Because guess what? With the collapse of the third-party cookie, that kind of information is about to be more valuable than ever. The opening keynote conversation with Goodway Group’s Amanda Martin alluded that buyers are already far more interested in contextual signals—especially in Europe, which might be a tasty preview of a post-privacy regulation United States. Joetta Gobell, VP of Research and Insights at Dotdash, illustrated how publishers can crunch contextual data and build intent segments for maximum gain.
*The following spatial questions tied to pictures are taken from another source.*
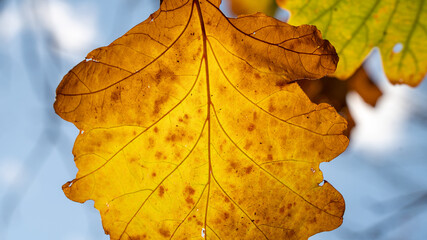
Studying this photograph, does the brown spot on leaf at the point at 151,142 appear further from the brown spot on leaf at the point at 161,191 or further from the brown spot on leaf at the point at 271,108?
the brown spot on leaf at the point at 271,108

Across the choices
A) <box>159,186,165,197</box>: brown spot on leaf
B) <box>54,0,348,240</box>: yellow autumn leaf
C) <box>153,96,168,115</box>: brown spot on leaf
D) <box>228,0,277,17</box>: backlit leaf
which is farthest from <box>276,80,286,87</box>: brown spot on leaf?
<box>228,0,277,17</box>: backlit leaf

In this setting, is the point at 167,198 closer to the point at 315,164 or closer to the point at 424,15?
the point at 315,164

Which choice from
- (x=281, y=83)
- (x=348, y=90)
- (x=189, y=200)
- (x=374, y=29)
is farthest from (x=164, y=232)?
(x=348, y=90)

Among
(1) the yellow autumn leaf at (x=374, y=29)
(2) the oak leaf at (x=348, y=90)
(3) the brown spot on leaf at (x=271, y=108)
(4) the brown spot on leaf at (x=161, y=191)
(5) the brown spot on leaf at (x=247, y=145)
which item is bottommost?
(4) the brown spot on leaf at (x=161, y=191)

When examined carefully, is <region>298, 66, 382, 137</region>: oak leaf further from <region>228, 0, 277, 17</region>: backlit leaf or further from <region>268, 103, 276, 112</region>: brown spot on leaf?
<region>268, 103, 276, 112</region>: brown spot on leaf

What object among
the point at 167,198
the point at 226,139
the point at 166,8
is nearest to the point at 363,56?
the point at 226,139

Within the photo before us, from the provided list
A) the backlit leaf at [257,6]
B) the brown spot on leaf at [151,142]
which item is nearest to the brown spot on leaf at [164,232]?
the brown spot on leaf at [151,142]
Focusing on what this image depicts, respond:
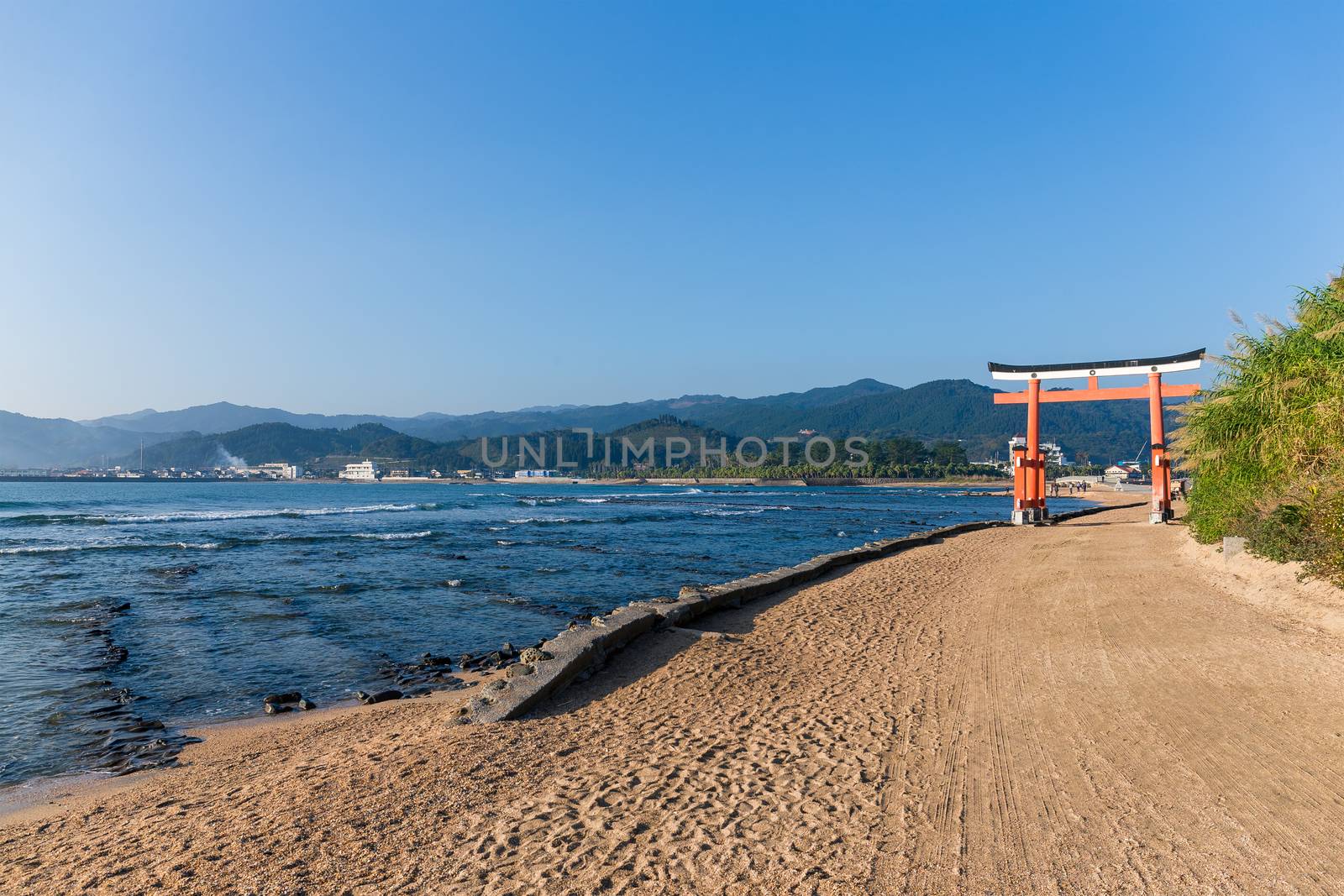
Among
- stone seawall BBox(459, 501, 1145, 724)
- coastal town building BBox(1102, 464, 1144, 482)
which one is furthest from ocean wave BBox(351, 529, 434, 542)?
coastal town building BBox(1102, 464, 1144, 482)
And even on the privacy front—as CCPA and its Jan. 1, 2020, launch date loomed large over the conference—understanding the user as an individual is key. Working groups noted that CCPA offers the chance for publishers to evaluate the usefulness of all the third-party code running on sites, but also to open a dialogue with visitors about business models… And the possible expansion of those models: the tools are available to enable choice in how individuals compensate you for the content or other value you provide, whether that’s transacting with cash or data.
Looking back, the consumer data privacy crisis isn’t about people that hate personalized content or targeted advertising—it’s really been about the methods. So-called creepy ads chasing people as they venture across the Internet, thanks to surreptitiously placed trackers (and often dubiously amassed data).
Publisher Forum attendees didn’t seem all that worked up about the cookie apocalypse because they saw the opportunities, and potentially the end of cherry-picking RTB advertisers chasing third-party cookies. The solutions vying to replace cookies—including identity resolution, shared IDs, contextual targeting, and AI-based matching—honestly seem like better options for publishers, consumers… arguably even advertisers.
They also make more sense as a greater amount of ad spend hits the ultimate cookieless environment: connected television.
However, there is a gap created by the cookie’s downfall in third-party measurement for viewability, verification, and other metrics. Buyers and sellers alike are still waiting for agreeable, post-cookie solutions, but Martin did suggest that in a third-party data vacuum, advertisers would have to trust their publisher partners more—which I’m sure was relieving for many in the audience to hear.